Lasst die Glocken läuten! Merseburger Dom erhält musikalisches Geschenk zum 1.000-jährigen Weihejubiläums
Das Festkonzert soll im Gleichklang von Orgel und Glockengeläut gipfeln. Komponist Steffen Schleiermacher erklärt, warum das schwierig ist.
Merseburg/MZ - Auf die Frage, wie er selbst denn sein Werk bezeichnen würde, antwortet Steffen Schleiermacher kurz, knackig und mit einem breiten Lächeln: „Meisterhaft! Also mal ganz selbstkritisch gesagt.“ Der Komponist hatte anlässlich des 1.000-jährigen Weihejubiläums des Doms den Auftrag erhalten, ein Musikstück zu komponieren.
Merseburger Dom erhält musikalisches Geschenk zum 1.000-jährigen Weihejubiläums
Am Samstag ist es soweit, dann wird die „Merseburger Anrufung“ für Chor und Orgel im Dom uraufgeführt. „Manchmal ist die erste Aufführung auch gleichzeitig die letzte, aber so ist das manchmal“, meint der Mann, der das Leben mit viel Humor nimmt. „Aber ich könnte mir vorstellen, dass das Werk in Merseburg mehrfach aufgeführt wird.“ Die Herausforderung, die er bei seiner Komposition zu meistern hatte, war, dass sein Musikstück am Ende in den Klang des Geläuts der Glocken des Doms übergehen soll.

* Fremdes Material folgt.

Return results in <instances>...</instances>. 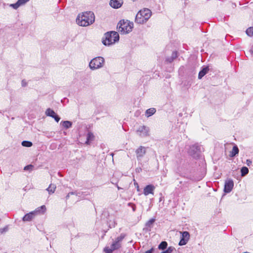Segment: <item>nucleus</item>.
<instances>
[{"label":"nucleus","mask_w":253,"mask_h":253,"mask_svg":"<svg viewBox=\"0 0 253 253\" xmlns=\"http://www.w3.org/2000/svg\"><path fill=\"white\" fill-rule=\"evenodd\" d=\"M123 3V0H110L109 5L114 9H118L122 6Z\"/></svg>","instance_id":"f8f14e48"},{"label":"nucleus","mask_w":253,"mask_h":253,"mask_svg":"<svg viewBox=\"0 0 253 253\" xmlns=\"http://www.w3.org/2000/svg\"><path fill=\"white\" fill-rule=\"evenodd\" d=\"M104 252H105L106 253H108V252H107V251L106 250V247L104 249Z\"/></svg>","instance_id":"37998d69"},{"label":"nucleus","mask_w":253,"mask_h":253,"mask_svg":"<svg viewBox=\"0 0 253 253\" xmlns=\"http://www.w3.org/2000/svg\"><path fill=\"white\" fill-rule=\"evenodd\" d=\"M241 176H244L249 173V169L246 167H243L241 169Z\"/></svg>","instance_id":"bb28decb"},{"label":"nucleus","mask_w":253,"mask_h":253,"mask_svg":"<svg viewBox=\"0 0 253 253\" xmlns=\"http://www.w3.org/2000/svg\"><path fill=\"white\" fill-rule=\"evenodd\" d=\"M188 240H185L184 239H180L178 245L179 246L185 245L187 244Z\"/></svg>","instance_id":"473e14b6"},{"label":"nucleus","mask_w":253,"mask_h":253,"mask_svg":"<svg viewBox=\"0 0 253 253\" xmlns=\"http://www.w3.org/2000/svg\"><path fill=\"white\" fill-rule=\"evenodd\" d=\"M181 234V239H184L186 240H189L190 237V234L187 231H184L183 232H180Z\"/></svg>","instance_id":"b1692460"},{"label":"nucleus","mask_w":253,"mask_h":253,"mask_svg":"<svg viewBox=\"0 0 253 253\" xmlns=\"http://www.w3.org/2000/svg\"><path fill=\"white\" fill-rule=\"evenodd\" d=\"M119 34L115 31L108 32L105 34V39L103 40L102 43L106 46H109L114 44L119 41Z\"/></svg>","instance_id":"7ed1b4c3"},{"label":"nucleus","mask_w":253,"mask_h":253,"mask_svg":"<svg viewBox=\"0 0 253 253\" xmlns=\"http://www.w3.org/2000/svg\"><path fill=\"white\" fill-rule=\"evenodd\" d=\"M146 150H147V147H145L143 146H139L135 150V152L136 154V159L138 161H141L142 159L143 158V157L145 156V155L146 153Z\"/></svg>","instance_id":"6e6552de"},{"label":"nucleus","mask_w":253,"mask_h":253,"mask_svg":"<svg viewBox=\"0 0 253 253\" xmlns=\"http://www.w3.org/2000/svg\"><path fill=\"white\" fill-rule=\"evenodd\" d=\"M250 52H251V53L253 55V50H250Z\"/></svg>","instance_id":"c03bdc74"},{"label":"nucleus","mask_w":253,"mask_h":253,"mask_svg":"<svg viewBox=\"0 0 253 253\" xmlns=\"http://www.w3.org/2000/svg\"><path fill=\"white\" fill-rule=\"evenodd\" d=\"M155 221V218H152L149 220L145 225L144 230L147 231H150L153 226L154 223Z\"/></svg>","instance_id":"4468645a"},{"label":"nucleus","mask_w":253,"mask_h":253,"mask_svg":"<svg viewBox=\"0 0 253 253\" xmlns=\"http://www.w3.org/2000/svg\"><path fill=\"white\" fill-rule=\"evenodd\" d=\"M252 162L251 160L250 159H247L246 160V164L248 166H250L251 165H252Z\"/></svg>","instance_id":"4c0bfd02"},{"label":"nucleus","mask_w":253,"mask_h":253,"mask_svg":"<svg viewBox=\"0 0 253 253\" xmlns=\"http://www.w3.org/2000/svg\"><path fill=\"white\" fill-rule=\"evenodd\" d=\"M7 230H8L7 227H5L4 228L0 229V233H3V232L7 231Z\"/></svg>","instance_id":"e433bc0d"},{"label":"nucleus","mask_w":253,"mask_h":253,"mask_svg":"<svg viewBox=\"0 0 253 253\" xmlns=\"http://www.w3.org/2000/svg\"><path fill=\"white\" fill-rule=\"evenodd\" d=\"M105 60L103 57L98 56L93 58L89 63V67L92 70L102 68L104 64Z\"/></svg>","instance_id":"423d86ee"},{"label":"nucleus","mask_w":253,"mask_h":253,"mask_svg":"<svg viewBox=\"0 0 253 253\" xmlns=\"http://www.w3.org/2000/svg\"><path fill=\"white\" fill-rule=\"evenodd\" d=\"M168 243L166 241H162L159 245L158 248L160 250H165L167 249Z\"/></svg>","instance_id":"a878e982"},{"label":"nucleus","mask_w":253,"mask_h":253,"mask_svg":"<svg viewBox=\"0 0 253 253\" xmlns=\"http://www.w3.org/2000/svg\"><path fill=\"white\" fill-rule=\"evenodd\" d=\"M78 193V191H72V192H69V194H71V195H75L76 196H77V193Z\"/></svg>","instance_id":"58836bf2"},{"label":"nucleus","mask_w":253,"mask_h":253,"mask_svg":"<svg viewBox=\"0 0 253 253\" xmlns=\"http://www.w3.org/2000/svg\"><path fill=\"white\" fill-rule=\"evenodd\" d=\"M155 189V187L152 184H149L146 186L143 189V194L145 196L149 194L154 195V191Z\"/></svg>","instance_id":"ddd939ff"},{"label":"nucleus","mask_w":253,"mask_h":253,"mask_svg":"<svg viewBox=\"0 0 253 253\" xmlns=\"http://www.w3.org/2000/svg\"><path fill=\"white\" fill-rule=\"evenodd\" d=\"M10 6L15 9H17L19 6H20V5L19 3H18V1H17L15 3L11 4L10 5Z\"/></svg>","instance_id":"72a5a7b5"},{"label":"nucleus","mask_w":253,"mask_h":253,"mask_svg":"<svg viewBox=\"0 0 253 253\" xmlns=\"http://www.w3.org/2000/svg\"><path fill=\"white\" fill-rule=\"evenodd\" d=\"M35 216L36 214L34 213V212H33V211H31L28 213L26 214L22 218V220L24 222L30 221L32 220Z\"/></svg>","instance_id":"2eb2a0df"},{"label":"nucleus","mask_w":253,"mask_h":253,"mask_svg":"<svg viewBox=\"0 0 253 253\" xmlns=\"http://www.w3.org/2000/svg\"><path fill=\"white\" fill-rule=\"evenodd\" d=\"M178 56V53L176 51H173L171 56L168 57L166 59V62L169 63H171Z\"/></svg>","instance_id":"dca6fc26"},{"label":"nucleus","mask_w":253,"mask_h":253,"mask_svg":"<svg viewBox=\"0 0 253 253\" xmlns=\"http://www.w3.org/2000/svg\"><path fill=\"white\" fill-rule=\"evenodd\" d=\"M137 134L142 137H146L149 135V128L145 126H139L136 130Z\"/></svg>","instance_id":"1a4fd4ad"},{"label":"nucleus","mask_w":253,"mask_h":253,"mask_svg":"<svg viewBox=\"0 0 253 253\" xmlns=\"http://www.w3.org/2000/svg\"><path fill=\"white\" fill-rule=\"evenodd\" d=\"M117 26L121 34H126L132 31L133 28V23L128 20L123 19L120 21Z\"/></svg>","instance_id":"20e7f679"},{"label":"nucleus","mask_w":253,"mask_h":253,"mask_svg":"<svg viewBox=\"0 0 253 253\" xmlns=\"http://www.w3.org/2000/svg\"><path fill=\"white\" fill-rule=\"evenodd\" d=\"M202 146L198 144H195L190 146L189 150V154L194 158H198L200 157L202 151Z\"/></svg>","instance_id":"0eeeda50"},{"label":"nucleus","mask_w":253,"mask_h":253,"mask_svg":"<svg viewBox=\"0 0 253 253\" xmlns=\"http://www.w3.org/2000/svg\"><path fill=\"white\" fill-rule=\"evenodd\" d=\"M71 195V194H69V193L67 195V196H66V200H68L69 197H70V196Z\"/></svg>","instance_id":"a19ab883"},{"label":"nucleus","mask_w":253,"mask_h":253,"mask_svg":"<svg viewBox=\"0 0 253 253\" xmlns=\"http://www.w3.org/2000/svg\"><path fill=\"white\" fill-rule=\"evenodd\" d=\"M152 15L151 11L148 8H143L138 11L135 16V21L138 24L146 23Z\"/></svg>","instance_id":"f03ea898"},{"label":"nucleus","mask_w":253,"mask_h":253,"mask_svg":"<svg viewBox=\"0 0 253 253\" xmlns=\"http://www.w3.org/2000/svg\"><path fill=\"white\" fill-rule=\"evenodd\" d=\"M46 211V207L44 205H42L40 207L37 208L35 211H33L34 213L36 214L43 213Z\"/></svg>","instance_id":"f3484780"},{"label":"nucleus","mask_w":253,"mask_h":253,"mask_svg":"<svg viewBox=\"0 0 253 253\" xmlns=\"http://www.w3.org/2000/svg\"><path fill=\"white\" fill-rule=\"evenodd\" d=\"M174 248L173 247H169L167 249L163 251V253H171Z\"/></svg>","instance_id":"c756f323"},{"label":"nucleus","mask_w":253,"mask_h":253,"mask_svg":"<svg viewBox=\"0 0 253 253\" xmlns=\"http://www.w3.org/2000/svg\"><path fill=\"white\" fill-rule=\"evenodd\" d=\"M234 186V182L232 179H228L225 181L224 187L225 193H228L230 192Z\"/></svg>","instance_id":"9d476101"},{"label":"nucleus","mask_w":253,"mask_h":253,"mask_svg":"<svg viewBox=\"0 0 253 253\" xmlns=\"http://www.w3.org/2000/svg\"><path fill=\"white\" fill-rule=\"evenodd\" d=\"M127 206L132 209V210L133 212L136 211V206L134 204L132 203H128L127 204Z\"/></svg>","instance_id":"7c9ffc66"},{"label":"nucleus","mask_w":253,"mask_h":253,"mask_svg":"<svg viewBox=\"0 0 253 253\" xmlns=\"http://www.w3.org/2000/svg\"><path fill=\"white\" fill-rule=\"evenodd\" d=\"M47 116L50 117L54 119L56 122H58L60 118L55 113V112L50 108H47L45 112Z\"/></svg>","instance_id":"9b49d317"},{"label":"nucleus","mask_w":253,"mask_h":253,"mask_svg":"<svg viewBox=\"0 0 253 253\" xmlns=\"http://www.w3.org/2000/svg\"><path fill=\"white\" fill-rule=\"evenodd\" d=\"M209 68L208 67H205L201 70L198 75V78L201 79L209 71Z\"/></svg>","instance_id":"a211bd4d"},{"label":"nucleus","mask_w":253,"mask_h":253,"mask_svg":"<svg viewBox=\"0 0 253 253\" xmlns=\"http://www.w3.org/2000/svg\"><path fill=\"white\" fill-rule=\"evenodd\" d=\"M26 83L24 82V81H22V85L23 86H26Z\"/></svg>","instance_id":"79ce46f5"},{"label":"nucleus","mask_w":253,"mask_h":253,"mask_svg":"<svg viewBox=\"0 0 253 253\" xmlns=\"http://www.w3.org/2000/svg\"><path fill=\"white\" fill-rule=\"evenodd\" d=\"M95 15L92 11H86L79 14L77 19V23L81 26H87L94 22Z\"/></svg>","instance_id":"f257e3e1"},{"label":"nucleus","mask_w":253,"mask_h":253,"mask_svg":"<svg viewBox=\"0 0 253 253\" xmlns=\"http://www.w3.org/2000/svg\"><path fill=\"white\" fill-rule=\"evenodd\" d=\"M156 112V110L154 108H151L146 111L145 114L147 117H150L154 114Z\"/></svg>","instance_id":"4be33fe9"},{"label":"nucleus","mask_w":253,"mask_h":253,"mask_svg":"<svg viewBox=\"0 0 253 253\" xmlns=\"http://www.w3.org/2000/svg\"><path fill=\"white\" fill-rule=\"evenodd\" d=\"M22 145L23 146L30 147H31L33 145L32 142L29 141H23L22 142Z\"/></svg>","instance_id":"c85d7f7f"},{"label":"nucleus","mask_w":253,"mask_h":253,"mask_svg":"<svg viewBox=\"0 0 253 253\" xmlns=\"http://www.w3.org/2000/svg\"><path fill=\"white\" fill-rule=\"evenodd\" d=\"M153 251V249L152 248L150 250L147 251L146 252H145L144 253H152Z\"/></svg>","instance_id":"ea45409f"},{"label":"nucleus","mask_w":253,"mask_h":253,"mask_svg":"<svg viewBox=\"0 0 253 253\" xmlns=\"http://www.w3.org/2000/svg\"><path fill=\"white\" fill-rule=\"evenodd\" d=\"M88 194L86 192H82L79 191L78 193H77V196H78L80 199H83L85 198L86 196H87Z\"/></svg>","instance_id":"393cba45"},{"label":"nucleus","mask_w":253,"mask_h":253,"mask_svg":"<svg viewBox=\"0 0 253 253\" xmlns=\"http://www.w3.org/2000/svg\"><path fill=\"white\" fill-rule=\"evenodd\" d=\"M56 188V187L54 184H50L46 190L48 191L49 194H51L55 192Z\"/></svg>","instance_id":"5701e85b"},{"label":"nucleus","mask_w":253,"mask_h":253,"mask_svg":"<svg viewBox=\"0 0 253 253\" xmlns=\"http://www.w3.org/2000/svg\"><path fill=\"white\" fill-rule=\"evenodd\" d=\"M246 32L248 36L250 37L253 36V27L248 28L246 30Z\"/></svg>","instance_id":"cd10ccee"},{"label":"nucleus","mask_w":253,"mask_h":253,"mask_svg":"<svg viewBox=\"0 0 253 253\" xmlns=\"http://www.w3.org/2000/svg\"><path fill=\"white\" fill-rule=\"evenodd\" d=\"M239 153V149L237 145L233 146L232 151L230 152L229 156L231 157H233L238 154Z\"/></svg>","instance_id":"412c9836"},{"label":"nucleus","mask_w":253,"mask_h":253,"mask_svg":"<svg viewBox=\"0 0 253 253\" xmlns=\"http://www.w3.org/2000/svg\"><path fill=\"white\" fill-rule=\"evenodd\" d=\"M205 174L203 173L200 175L198 177H197L196 179H195L196 180L199 181L201 180L204 177Z\"/></svg>","instance_id":"c9c22d12"},{"label":"nucleus","mask_w":253,"mask_h":253,"mask_svg":"<svg viewBox=\"0 0 253 253\" xmlns=\"http://www.w3.org/2000/svg\"><path fill=\"white\" fill-rule=\"evenodd\" d=\"M60 125H62L64 128L68 129L71 127L72 126V123L69 121H62L60 123Z\"/></svg>","instance_id":"aec40b11"},{"label":"nucleus","mask_w":253,"mask_h":253,"mask_svg":"<svg viewBox=\"0 0 253 253\" xmlns=\"http://www.w3.org/2000/svg\"><path fill=\"white\" fill-rule=\"evenodd\" d=\"M30 0H18V2L19 3L20 5H23L28 2Z\"/></svg>","instance_id":"f704fd0d"},{"label":"nucleus","mask_w":253,"mask_h":253,"mask_svg":"<svg viewBox=\"0 0 253 253\" xmlns=\"http://www.w3.org/2000/svg\"><path fill=\"white\" fill-rule=\"evenodd\" d=\"M94 136L93 133H92L91 132H90V131L88 132V133L87 134L86 140L85 141V144L87 145L89 144L90 142L91 141H92L94 139Z\"/></svg>","instance_id":"6ab92c4d"},{"label":"nucleus","mask_w":253,"mask_h":253,"mask_svg":"<svg viewBox=\"0 0 253 253\" xmlns=\"http://www.w3.org/2000/svg\"><path fill=\"white\" fill-rule=\"evenodd\" d=\"M34 168V166L32 165H29L28 166H26L24 167V169L25 170H29L30 171H32Z\"/></svg>","instance_id":"2f4dec72"},{"label":"nucleus","mask_w":253,"mask_h":253,"mask_svg":"<svg viewBox=\"0 0 253 253\" xmlns=\"http://www.w3.org/2000/svg\"><path fill=\"white\" fill-rule=\"evenodd\" d=\"M126 234L125 233H121L118 237L112 243L111 247H106V250L108 253H112L114 251L119 249L122 247V243L124 239Z\"/></svg>","instance_id":"39448f33"},{"label":"nucleus","mask_w":253,"mask_h":253,"mask_svg":"<svg viewBox=\"0 0 253 253\" xmlns=\"http://www.w3.org/2000/svg\"><path fill=\"white\" fill-rule=\"evenodd\" d=\"M137 190H139V186L137 183H136Z\"/></svg>","instance_id":"a18cd8bd"}]
</instances>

„Der Dom gibt also die Töne vor. Herauszufinden, welche das eigentlich sind, war aber gar nicht einfach, da dieses Festgeläut ja nur selten erklingt und ich es mir nie habe live anhören können“, erklärt der gebürtige Hallenser, der wie er selber sagt, nach dem Studium in Leipzig hängengelieben ist. „Ich bin also nicht weit gekommen“, schmunzelt er. Doch zurück zum Festgeläut des Doms. „Da hält das Internet eine wunderbare Dokumentation bereit, an der ich mich orientieren konnte.“ Und so komponierte er ein dreiteiliges Werk, das dem Alter des Doms angemessen ist.

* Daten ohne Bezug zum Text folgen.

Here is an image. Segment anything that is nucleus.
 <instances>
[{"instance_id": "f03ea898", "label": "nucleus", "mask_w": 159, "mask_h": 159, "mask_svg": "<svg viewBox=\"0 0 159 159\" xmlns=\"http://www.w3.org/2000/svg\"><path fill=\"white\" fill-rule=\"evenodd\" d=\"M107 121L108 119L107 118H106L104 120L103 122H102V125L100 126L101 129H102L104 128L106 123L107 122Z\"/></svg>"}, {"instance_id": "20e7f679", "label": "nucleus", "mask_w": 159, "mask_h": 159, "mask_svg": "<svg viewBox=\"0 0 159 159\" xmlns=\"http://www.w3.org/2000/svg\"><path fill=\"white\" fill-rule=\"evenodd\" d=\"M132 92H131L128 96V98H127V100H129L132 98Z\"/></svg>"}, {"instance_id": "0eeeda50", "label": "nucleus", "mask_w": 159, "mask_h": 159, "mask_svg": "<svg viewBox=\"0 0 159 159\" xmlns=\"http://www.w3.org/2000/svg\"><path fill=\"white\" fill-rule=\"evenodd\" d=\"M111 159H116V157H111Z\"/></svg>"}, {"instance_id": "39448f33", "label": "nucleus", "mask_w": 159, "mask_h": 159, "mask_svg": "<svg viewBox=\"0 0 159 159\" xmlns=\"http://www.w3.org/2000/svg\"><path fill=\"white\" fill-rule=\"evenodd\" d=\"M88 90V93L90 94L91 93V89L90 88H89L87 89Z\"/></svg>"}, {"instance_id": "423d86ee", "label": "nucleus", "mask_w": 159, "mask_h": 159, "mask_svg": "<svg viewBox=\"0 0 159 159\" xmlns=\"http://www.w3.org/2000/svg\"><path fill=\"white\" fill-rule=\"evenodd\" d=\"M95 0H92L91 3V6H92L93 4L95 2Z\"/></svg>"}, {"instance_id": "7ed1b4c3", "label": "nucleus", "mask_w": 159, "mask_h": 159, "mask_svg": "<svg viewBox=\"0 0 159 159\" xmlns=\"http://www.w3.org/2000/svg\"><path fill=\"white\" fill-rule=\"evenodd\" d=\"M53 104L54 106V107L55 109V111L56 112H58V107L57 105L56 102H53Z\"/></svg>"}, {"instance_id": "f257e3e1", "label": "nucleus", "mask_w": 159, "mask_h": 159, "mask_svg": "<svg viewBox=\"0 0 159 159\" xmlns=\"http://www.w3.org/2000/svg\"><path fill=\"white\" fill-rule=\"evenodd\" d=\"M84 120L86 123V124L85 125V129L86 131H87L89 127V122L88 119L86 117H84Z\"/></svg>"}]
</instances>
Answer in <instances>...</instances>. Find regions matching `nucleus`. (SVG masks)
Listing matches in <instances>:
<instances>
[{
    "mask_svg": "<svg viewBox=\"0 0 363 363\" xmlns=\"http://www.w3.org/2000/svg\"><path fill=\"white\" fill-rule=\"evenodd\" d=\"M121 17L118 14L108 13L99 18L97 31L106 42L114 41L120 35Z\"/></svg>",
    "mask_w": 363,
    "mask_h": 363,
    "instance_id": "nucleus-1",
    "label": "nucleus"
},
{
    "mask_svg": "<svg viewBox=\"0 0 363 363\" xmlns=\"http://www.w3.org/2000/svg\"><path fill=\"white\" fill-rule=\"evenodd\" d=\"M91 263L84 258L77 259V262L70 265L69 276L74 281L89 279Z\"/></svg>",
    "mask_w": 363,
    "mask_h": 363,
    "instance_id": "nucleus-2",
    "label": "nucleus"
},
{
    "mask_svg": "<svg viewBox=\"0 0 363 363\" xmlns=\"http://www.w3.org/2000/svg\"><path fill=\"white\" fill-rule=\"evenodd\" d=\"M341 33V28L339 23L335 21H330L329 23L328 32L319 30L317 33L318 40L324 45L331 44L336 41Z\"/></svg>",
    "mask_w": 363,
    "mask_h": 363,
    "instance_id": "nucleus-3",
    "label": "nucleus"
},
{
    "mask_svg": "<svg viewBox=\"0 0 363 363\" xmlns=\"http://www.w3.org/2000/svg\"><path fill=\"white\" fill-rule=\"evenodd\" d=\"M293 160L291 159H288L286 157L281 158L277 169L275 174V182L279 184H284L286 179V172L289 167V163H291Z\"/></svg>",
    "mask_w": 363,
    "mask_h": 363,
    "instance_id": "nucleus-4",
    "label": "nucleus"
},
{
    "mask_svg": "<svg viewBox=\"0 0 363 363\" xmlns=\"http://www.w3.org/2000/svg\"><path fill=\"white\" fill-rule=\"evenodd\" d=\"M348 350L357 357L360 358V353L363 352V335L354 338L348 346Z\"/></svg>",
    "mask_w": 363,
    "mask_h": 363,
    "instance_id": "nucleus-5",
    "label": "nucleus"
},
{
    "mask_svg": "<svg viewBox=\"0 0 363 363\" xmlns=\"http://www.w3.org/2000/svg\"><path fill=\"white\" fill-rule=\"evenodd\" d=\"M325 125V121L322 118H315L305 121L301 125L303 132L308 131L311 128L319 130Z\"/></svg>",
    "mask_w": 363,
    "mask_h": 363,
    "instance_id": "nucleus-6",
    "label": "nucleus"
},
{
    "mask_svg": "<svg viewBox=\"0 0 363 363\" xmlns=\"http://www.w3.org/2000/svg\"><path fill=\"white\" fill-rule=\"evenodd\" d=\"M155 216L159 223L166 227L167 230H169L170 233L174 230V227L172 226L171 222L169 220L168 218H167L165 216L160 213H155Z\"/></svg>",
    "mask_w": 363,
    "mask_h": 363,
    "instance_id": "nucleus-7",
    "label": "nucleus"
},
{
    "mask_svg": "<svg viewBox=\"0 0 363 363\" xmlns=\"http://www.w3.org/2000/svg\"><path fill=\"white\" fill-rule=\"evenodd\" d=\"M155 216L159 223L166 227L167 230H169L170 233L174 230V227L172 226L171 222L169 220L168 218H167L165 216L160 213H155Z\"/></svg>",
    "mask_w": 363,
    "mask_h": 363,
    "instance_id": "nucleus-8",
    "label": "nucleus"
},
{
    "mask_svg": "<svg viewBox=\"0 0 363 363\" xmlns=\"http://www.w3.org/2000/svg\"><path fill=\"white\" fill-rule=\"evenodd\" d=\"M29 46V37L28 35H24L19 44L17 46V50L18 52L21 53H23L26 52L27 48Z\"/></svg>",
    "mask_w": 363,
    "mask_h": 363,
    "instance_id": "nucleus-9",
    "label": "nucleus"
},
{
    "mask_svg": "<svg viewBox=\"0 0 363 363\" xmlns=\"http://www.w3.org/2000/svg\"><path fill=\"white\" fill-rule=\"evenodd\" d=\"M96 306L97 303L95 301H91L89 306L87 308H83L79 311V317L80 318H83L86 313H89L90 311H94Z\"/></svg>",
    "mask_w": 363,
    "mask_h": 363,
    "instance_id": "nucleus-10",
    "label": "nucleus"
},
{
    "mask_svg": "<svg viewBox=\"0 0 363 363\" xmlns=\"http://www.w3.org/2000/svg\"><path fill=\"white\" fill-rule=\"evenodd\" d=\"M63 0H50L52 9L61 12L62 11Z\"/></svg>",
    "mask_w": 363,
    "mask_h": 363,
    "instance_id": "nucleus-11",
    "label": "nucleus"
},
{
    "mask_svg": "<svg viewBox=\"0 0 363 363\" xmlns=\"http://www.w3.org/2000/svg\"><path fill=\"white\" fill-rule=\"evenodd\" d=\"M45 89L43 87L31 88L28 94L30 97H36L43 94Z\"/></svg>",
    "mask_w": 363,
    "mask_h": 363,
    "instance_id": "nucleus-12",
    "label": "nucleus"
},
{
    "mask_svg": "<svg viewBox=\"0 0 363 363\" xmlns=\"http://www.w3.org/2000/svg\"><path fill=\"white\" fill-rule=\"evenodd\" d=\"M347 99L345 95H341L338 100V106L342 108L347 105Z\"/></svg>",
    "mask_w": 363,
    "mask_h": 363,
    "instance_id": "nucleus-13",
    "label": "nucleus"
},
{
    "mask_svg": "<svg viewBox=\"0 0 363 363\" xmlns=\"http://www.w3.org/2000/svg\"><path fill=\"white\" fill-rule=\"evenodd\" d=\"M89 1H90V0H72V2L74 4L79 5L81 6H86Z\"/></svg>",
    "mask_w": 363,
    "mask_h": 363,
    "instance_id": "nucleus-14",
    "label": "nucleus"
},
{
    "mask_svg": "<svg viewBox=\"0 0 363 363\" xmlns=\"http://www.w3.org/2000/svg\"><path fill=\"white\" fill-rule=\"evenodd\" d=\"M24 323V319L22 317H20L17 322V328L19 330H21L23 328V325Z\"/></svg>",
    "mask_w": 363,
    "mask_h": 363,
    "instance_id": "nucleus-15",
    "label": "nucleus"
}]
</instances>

Wunsch nach Martin Luther in der Anrufung
Der erste Teil - für Orgel und Chor geschrieben - sei die Vertonung eines nachgedichteten Psalms einer zeitgenössischen Schriftstellerin aus Leipzig. „Deshalb heißt es ,Mein Psalm/139’“, erklärt Schleiermacher. Da der Text etwas Archaisches habe, spiegele sich das auch in der Musik wieder, so der Pianist. Der mittlere Teil sei nur für Chor komponiert. „Hier habe ich Eichendorffs ,Morgengebet’ vertont, und da dieses Gebet etwas sehr Privates ist, singt hier nur der Chor, wobei der Text auch noch auf die einzelnen Chorstimmen aufgeteilt ist.“ Überhaupt sei es ihm wichtig gewesen, dass alle Texte für die Zuhörer verständlich sind.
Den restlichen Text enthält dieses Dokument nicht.